# Very slow coolant leak on 2014 Diesel



## Tomko (Jun 1, 2013)

Drop some dye in and check it a few days later. 

My guess is head gasket.


----------



## starspangled6.0 (Apr 16, 2016)

I'll have to check that out. I'm not seeing any milkish crap in the oil, though.


----------



## Rivergoer (Mar 30, 2017)

My 2014 CTD lost a water pump at 64,000 miles which I'm told is pretty rare. Apparently very common issue with the gas models but not diesels. 

Unlike your issue, my coolant leak went from zero to fail without warning. Took a short 5 mile jaunt into town for breakfast and came out to discover a large puddle of orange coolant.

Chevy replaced the water pump, timing belt and tensioner under warranty, no charge. Details posted under Gen 1 Diesel Water Pump Failure.

Good luck, hoping yours is an easy problem to identify and fix.


----------



## starspangled6.0 (Apr 16, 2016)

Thank you. I had the head gaskets go on my 97 Sierra, and it did the same thing as yours: fine one minute, and then oceans of coolant everywhere the next. 

I bought some dye on Amazon and it will be here tomorrow. Hopefully it's either a small fix, or if it is the pump or head gaskets, it's something I can identify and then show the dealer so they can replace it under warranty. Would much rather do it myself though :/


----------



## boraz (Aug 29, 2013)

put a new o ring on the cap

its been documented on here before


----------



## starspangled6.0 (Apr 16, 2016)

boraz said:


> put a new o ring on the cap
> 
> its been documented on here before



Is that just a new o-ring, or a new cap and reservoir, too?


----------



## Robby (Mar 1, 2013)

'O' ring if you can locate one.....otherwise just replace the cap. Cap replacement is always the first step if no leakage (trails) are evident.

Rob


----------



## theonlypheonix (Oct 8, 2015)

starspangled6.0 said:


> I've been tracking a coolant leak for the past few months... I feel like it was happening last year too, but I always chalked it up to the typical/occasional need to add a splash of coolant to most vehicles. It loses about 1 hash mark of coolant every 2 weeks, or at least it's doing that now that temps are in the low 90's where I'm stationed. Those are the average temps in the shade, but it's in the low 100's in the sun on a cool day.
> 
> Any thoughts on what this is? I can't find any leakage from a visual check in the engine bay, and have never once seen a puddle. My first thought was water pump, but I'm also wondering if the cap is venting fluid from all the excess heat.


Could be a small leak that evaporates before it hits the ground, therefore no puddles. If possible try running your finger under the connections to see if there is small seepage. Can't say that I've seen any issues of head gasket problems with these engines yet, especially the un-modified or un- tuned ones anyways.

Might not hurt to put a scan gauge on to monitor your coolant temperature to see if you are running unusually high which might cause the reservoir to burp a little out on the days when temperatures are high esp if there is a thermostat problem.


----------



## starspangled6.0 (Apr 16, 2016)

Data listing:
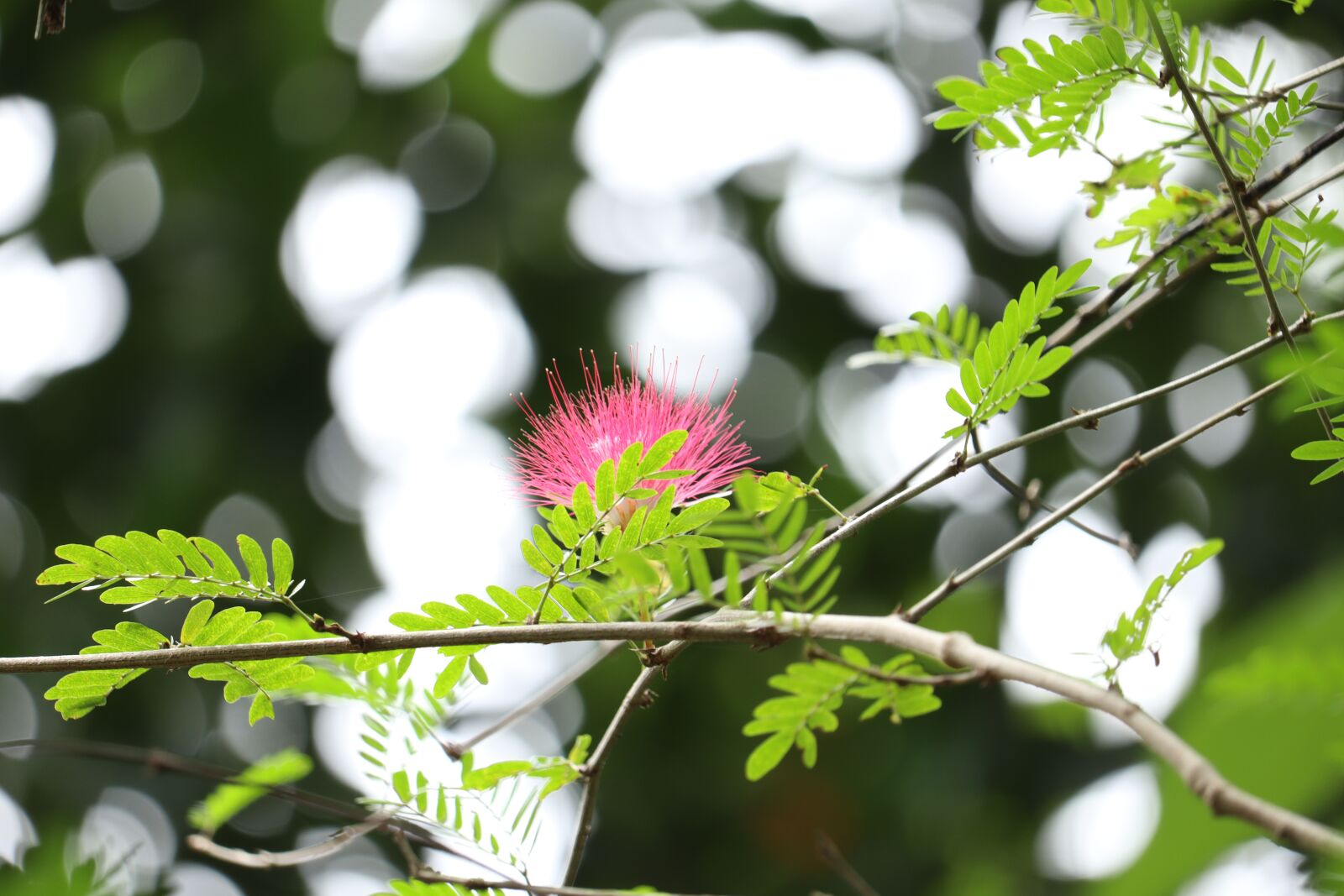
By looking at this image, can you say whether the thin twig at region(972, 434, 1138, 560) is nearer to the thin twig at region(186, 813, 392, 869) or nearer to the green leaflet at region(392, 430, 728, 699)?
the green leaflet at region(392, 430, 728, 699)

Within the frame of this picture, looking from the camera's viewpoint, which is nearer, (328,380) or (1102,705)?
(1102,705)

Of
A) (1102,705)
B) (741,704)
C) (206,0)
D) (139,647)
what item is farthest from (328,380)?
(1102,705)

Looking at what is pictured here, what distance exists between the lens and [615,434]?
0.92m

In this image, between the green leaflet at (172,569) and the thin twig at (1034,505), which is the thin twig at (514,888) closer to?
the green leaflet at (172,569)

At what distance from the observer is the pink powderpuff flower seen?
908 mm

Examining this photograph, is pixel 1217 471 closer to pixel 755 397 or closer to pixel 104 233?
pixel 755 397

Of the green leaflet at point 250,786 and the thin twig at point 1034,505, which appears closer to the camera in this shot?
the green leaflet at point 250,786

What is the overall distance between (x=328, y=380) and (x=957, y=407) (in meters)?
3.24

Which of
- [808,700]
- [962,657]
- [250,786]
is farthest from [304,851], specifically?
[962,657]

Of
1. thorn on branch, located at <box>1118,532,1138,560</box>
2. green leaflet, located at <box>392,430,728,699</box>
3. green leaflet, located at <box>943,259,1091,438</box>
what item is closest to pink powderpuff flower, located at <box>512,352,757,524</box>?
green leaflet, located at <box>392,430,728,699</box>

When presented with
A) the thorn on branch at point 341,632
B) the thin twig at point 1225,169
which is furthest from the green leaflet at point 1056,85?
the thorn on branch at point 341,632

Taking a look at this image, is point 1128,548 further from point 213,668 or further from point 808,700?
point 213,668

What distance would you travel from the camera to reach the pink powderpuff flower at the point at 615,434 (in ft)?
2.98

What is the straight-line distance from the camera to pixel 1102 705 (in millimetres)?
414
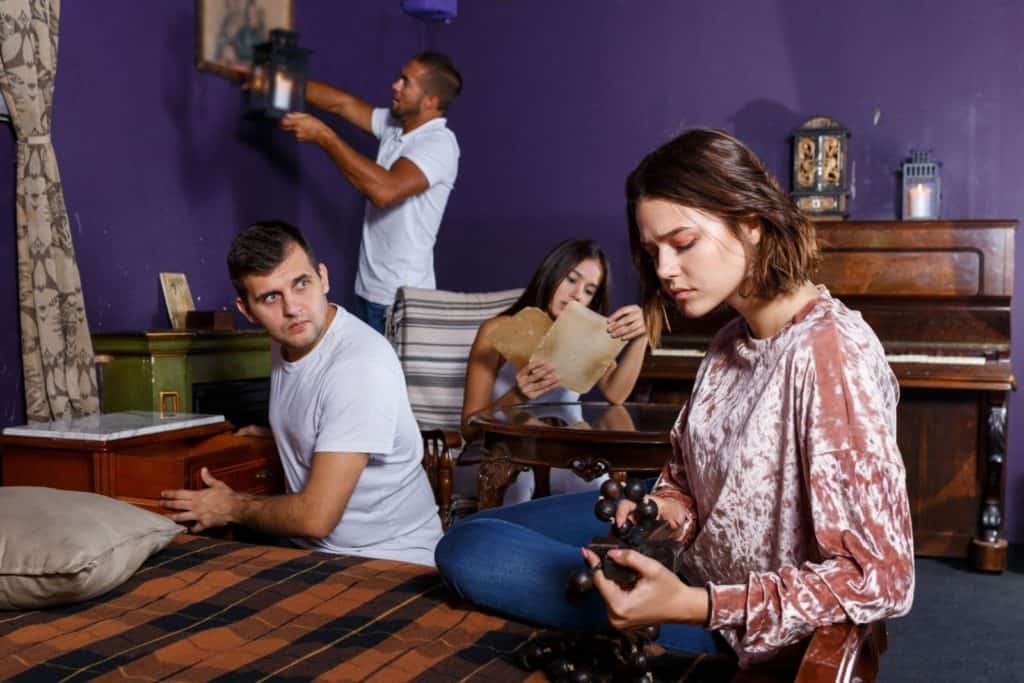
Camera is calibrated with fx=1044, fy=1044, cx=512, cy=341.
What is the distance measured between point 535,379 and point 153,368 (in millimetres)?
1232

WHAT IS ASKED
a: Reproduce the passage of the coolant leak thread from "Could be a small" to "tuned ones anyways.".
b: State whether each statement agrees with the coolant leak thread, and answer yes or no with the deciding words quoted from it. (i) Rivergoer's water pump failed at 64,000 miles. (ii) starspangled6.0 reports seeing milky residue in the oil. (iii) Chevy charged Rivergoer for replacing the water pump.
c: In the coolant leak thread, what does Robby call always the first step if no leakage trails are evident?

COMPLETE ANSWERS
a:
Could be a small leak that evaporates before it hits the ground, therefore no puddles. If possible try running your finger under the connections to see if there is small seepage. Can't say that I've seen any issues of head gasket problems with these engines yet, especially the un-modified or un- tuned ones anyways.

b:
(i) Yes: "My 2014 CTD lost a water pump at 64,000 miles"
(ii) No: "I'm not seeing any milkish crap in the oil, though."
(iii) No: "Chevy replaced the water pump, timing belt and tensioner under warranty, no charge."

c: Cap replacement.